Latham nodded as he shook the hand. “And you’re Matt Cooper.” The handshake was firm and confident without being overly hard. Latham was glad of that. He got the feeling that had this guy wanted to, he could have snapped off several of his fingers.
Bolan released his hand and frowned, his eyes scanning the area around and behind the Texan. “Where’s the CIA man?” he asked.
Latham shrugged. “You got me. He hadn’t shown up at your original landing site by the time I saw where you were heading and left.”
Bolan nodded. “Something may have delayed him. We’ll check the spot on the way back.”
“Sounds good to me,” Latham said. He reached to the ground and lifted two of the heavy equipment bags the parachutist had shrugged out of when he’d hit the ground. “Ready to do it?” he asked. “Sounds like it should be fairly easy.”
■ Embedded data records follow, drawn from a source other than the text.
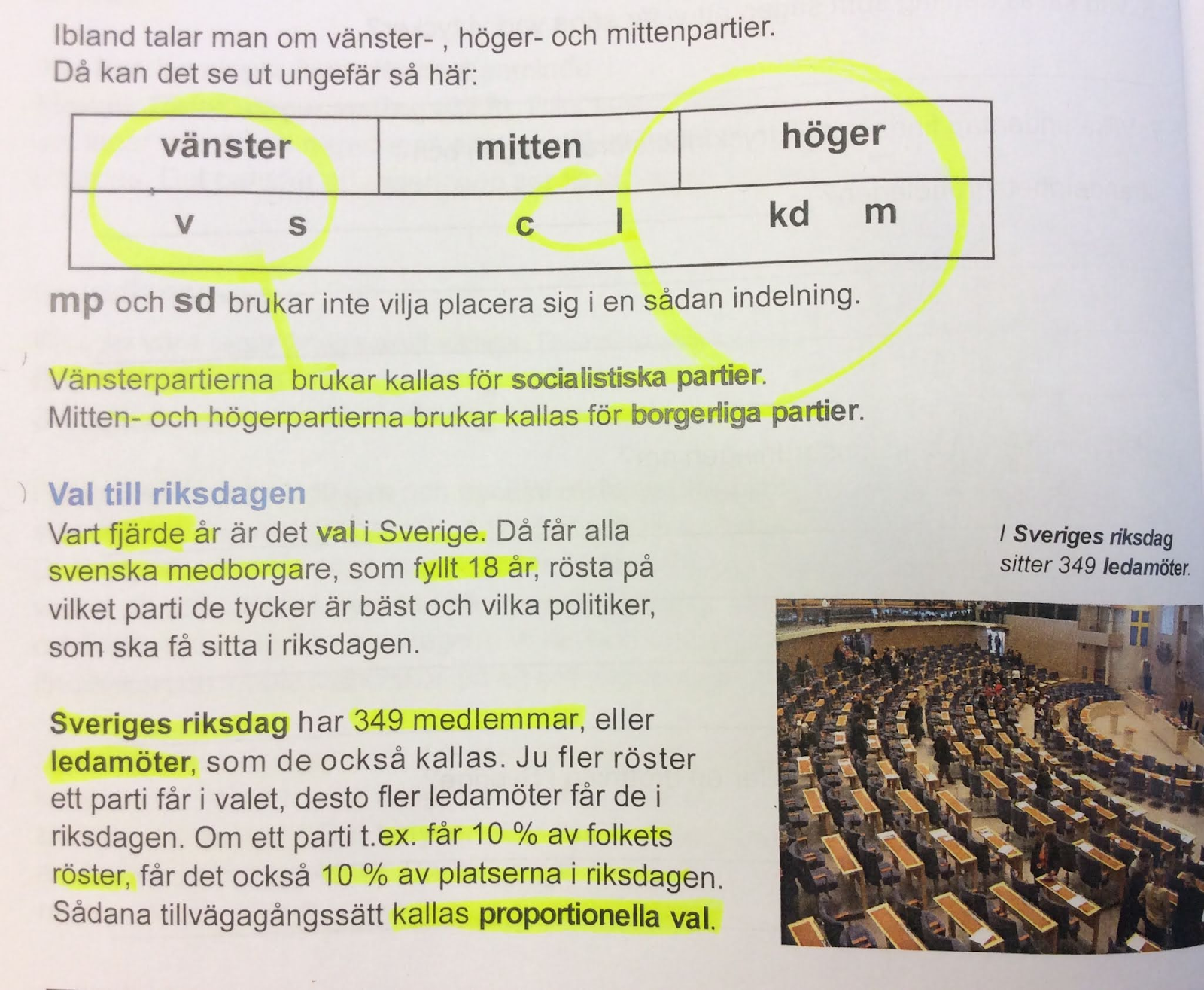 Ibland talar man om vänster- , höger- och mittenpartier.
Då kan det se ut ungefär så här:

| vänster | mitten | höger |
|---|---|---|
| v s | c l | kd m |

mp och sd brukar inte vilja placera sig i en sådan indelning.

Vänsterpartierna brukar kallas för socialistiska partier.
Mitten- och högerpartierna brukar kallas för borgerliga partier.

Val till riksdagen

Vart fjärde år är det val i Sverige. Då får alla svenska medborgare, som fyllt 18 år, rösta på vilket parti de tycker är bäst och vilka politiker, som ska få sitta i riksdagen.

Sveriges riksdag har 349 medlemmar, eller ledamöter, som de också kallas. Ju fler röster ett parti får i valet, desto fler ledamöter får de i riksdagen. Om ett parti t.ex. får 10 % av folkets röster, får det också 10 % av platserna i riksdagen. Sådana tillvägagångssätt kallas proportionella val.

I Sveriges riksdag sitter 349 ledamöter.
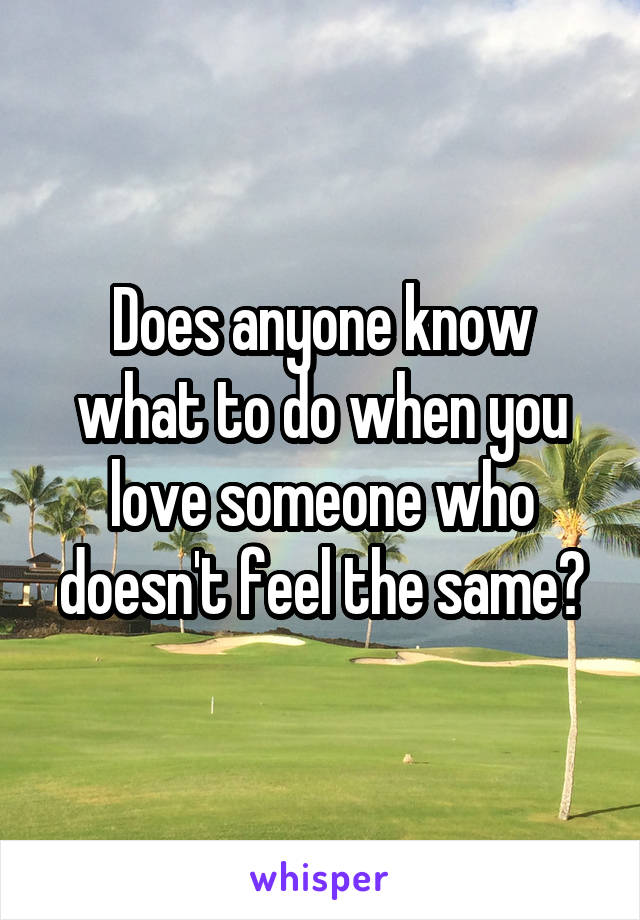 Does anyone know what to do when you love someone who doesn't feel the same?

whisper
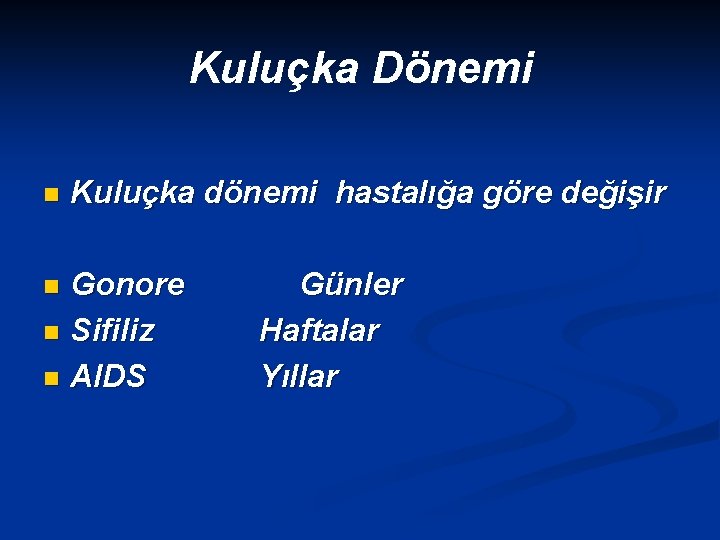 Kuluçka Dönemi

Kuluçka dönemi hastalığa göre değişir

Gonore Günler
Sifiliz Haftalar
AIDS Yıllar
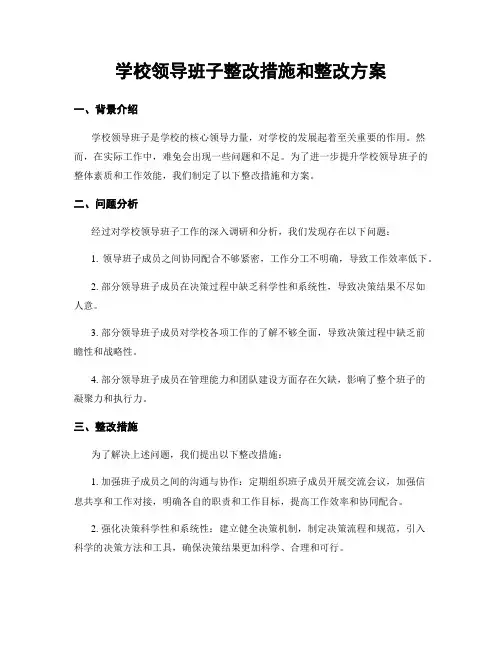 学校领导班子整改措施和整改方案

一、背景介绍

学校领导班子是学校的核心领导力量，对学校的发展起着至关重要的作用。然而，在实际工作中，难免会出现一些问题和不足。为了进一步提升学校领导班子的整体素质和工作效能，我们制定了以下整改措施和方案。

二、问题分析

经过对学校领导班子工作的深入调研和分析，我们发现存在以下问题：

1. 领导班子成员之间协同配合不够紧密，工作分工不明确，导致工作效率低下。

2. 部分领导班子成员在决策过程中缺乏科学性和系统性，导致决策结果不尽如人意。

3. 部分领导班子成员对学校各项工作的了解不够全面，导致决策过程中缺乏前瞻性和战略性。

4. 部分领导班子成员在管理能力和团队建设方面存在欠缺，影响了整个班子的凝聚力和执行力。

三、整改措施

为了解决上述问题，我们提出以下整改措施：

1. 加强班子成员之间的沟通与协作：定期组织班子成员开展交流会议，加强信息共享和工作对接，明确各自的职责和工作目标，提高工作效率和协同配合。

2. 强化决策科学性和系统性：建立健全决策机制，制定决策流程和规范，引入科学的决策方法和工具，确保决策结果更加科学、合理和可行。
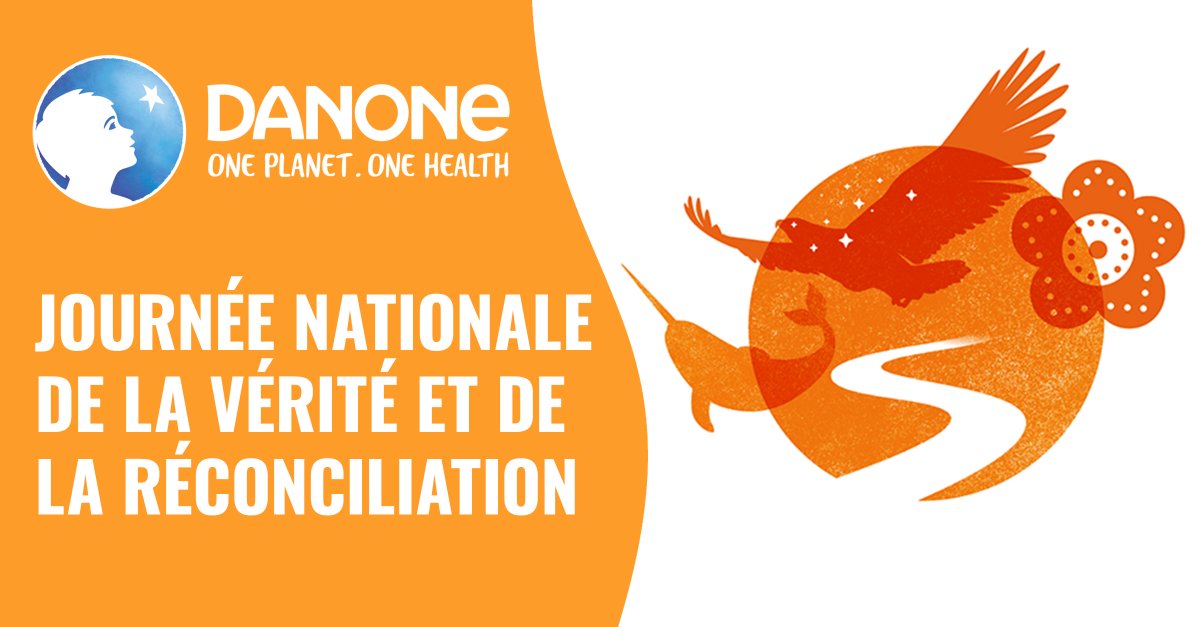 DANONE
ONE PLANET. ONE HEALTH

JOURNÉE NATIONALE DE LA VÉRITÉ ET DE LA RÉCONCILIATION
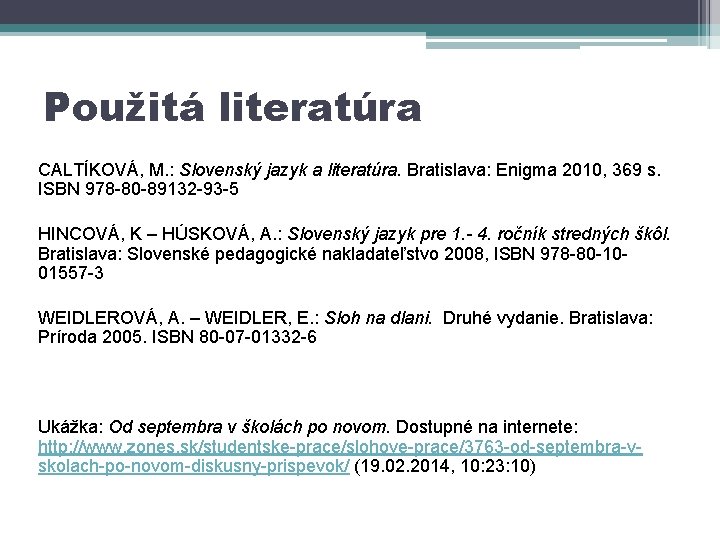 Použitá literatúra

CALTÍKOVÁ, M.: Slovenský jazyk a literatúra. Bratislava: Enigma 2010, 369 s. ISBN 978-80-89132-93-5

HINCOVÁ, K – HÚSKOVÁ, A.: Slovenský jazyk pre 1.- 4. ročník stredných škôl. Bratislava: Slovenské pedagogické nakladateľstvo 2008, ISBN 978-80-10-01557-3

WEIDLEROVÁ, A. – WEIDLER, E.: Sloh na dlani. Druhé vydanie. Bratislava: Príroda 2005. ISBN 80-07-01332-6

Ukážka: Od septembra v školách po novom. Dostupné na internete: http://www.zones.sk/studentske-prace/slohove-prace/3763-od-septembra-v-skolach-po-novom-diskusny-prispevok/ (19.02.2014, 10:23:10)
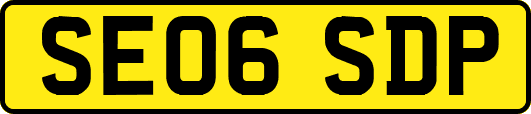 SE06 SDP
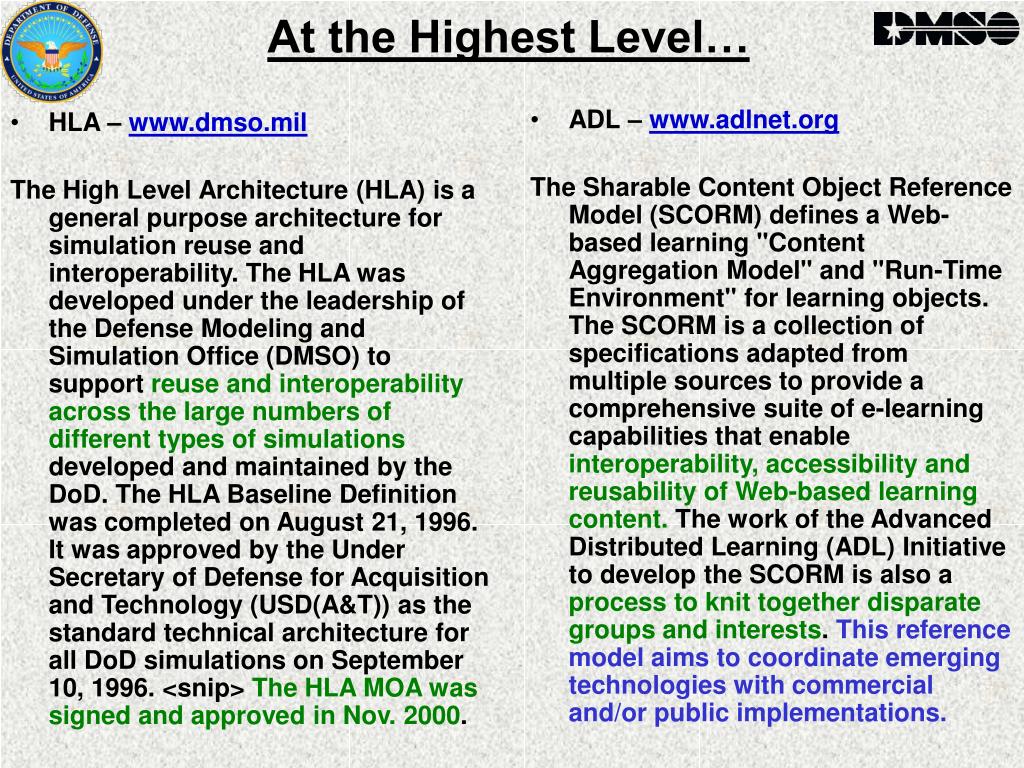 DEPARTMENT OF DEFENSE
UNITED STATES OF AMERICA

At the Highest Level…

DMSO

• HLA – www.dmso.mil

The High Level Architecture (HLA) is a general purpose architecture for simulation reuse and interoperability. The HLA was developed under the leadership of the Defense Modeling and Simulation Office (DMSO) to support reuse and interoperability across the large numbers of different types of simulations developed and maintained by the DoD. The HLA Baseline Definition was completed on August 21, 1996. It was approved by the Under Secretary of Defense for Acquisition and Technology (USD(A&T)) as the standard technical architecture for all DoD simulations on September 10, 1996. <snip> The HLA MOA was signed and approved in Nov. 2000.

• ADL – www.adlnet.org

The Sharable Content Object Reference Model (SCORM) defines a Web-based learning "Content Aggregation Model" and "Run-Time Environment" for learning objects. The SCORM is a collection of specifications adapted from multiple sources to provide a comprehensive suite of e-learning capabilities that enable interoperability, accessibility and reusability of Web-based learning content. The work of the Advanced Distributed Learning (ADL) Initiative to develop the SCORM is also a process to knit together disparate groups and interests. This reference model aims to coordinate emerging technologies with commercial and/or public implementations.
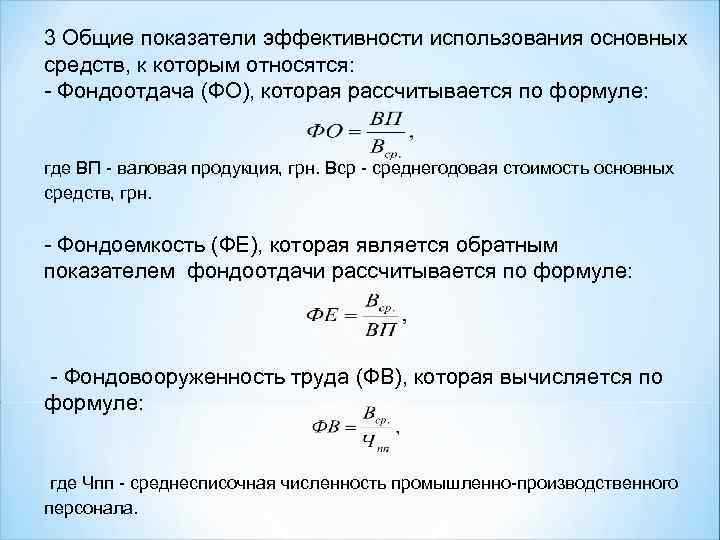 3 Общие показатели эффективности использования основных средств, к которым относятся:
- Фондоотдача (ФО), которая рассчитывается по формуле:

$ФО = \frac{ВП}{В_{ср.}},$

где ВП - валовая продукция, грн. Вср - среднегодовая стоимость основных средств, грн.

- Фондоемкость (ФЕ), которая является обратным показателем фондоотдачи рассчитывается по формуле:

$ФЕ = \frac{В_{ср.}}{ВП},$

- Фондовооруженность труда (ФВ), которая вычисляется по формуле:

$ФВ = \frac{В_{ср.}}{Ч_{пп}},$

где Чпп - среднесписочная численность промышленно-производственного персонала.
Bolan hoisted the rest of his gear. “Yeah,” he said. “To be honest, it sounds too easy.” He let the Texan take the lead and followed the man along a recently cut path through the trees. Walking single file as they were wasn’t conducive to conversation and both men lapsed into silence as they dodged branches and vines. Left to his own thoughts, the Executioner found himself questioning certain aspects of the mission once more.
He still hadn’t gotten over the fact that there were parts of the CIA intelligence reports that didn’t make a lot of sense. One of them was how easily Candy Subing could be located. If the man slipped in and out of Zamboanga all the time as the CIA believed, why hadn’t the Filipino search force already grabbed him? Better yet, why hadn’t they put a tail on him and followed him back to where the missionaries were being held? The CIA even had an address for Subing’s uncle. So what, exactly, had this CIA man—Reverte was his name—been doing over the past few weeks? For that matter, where was the man now?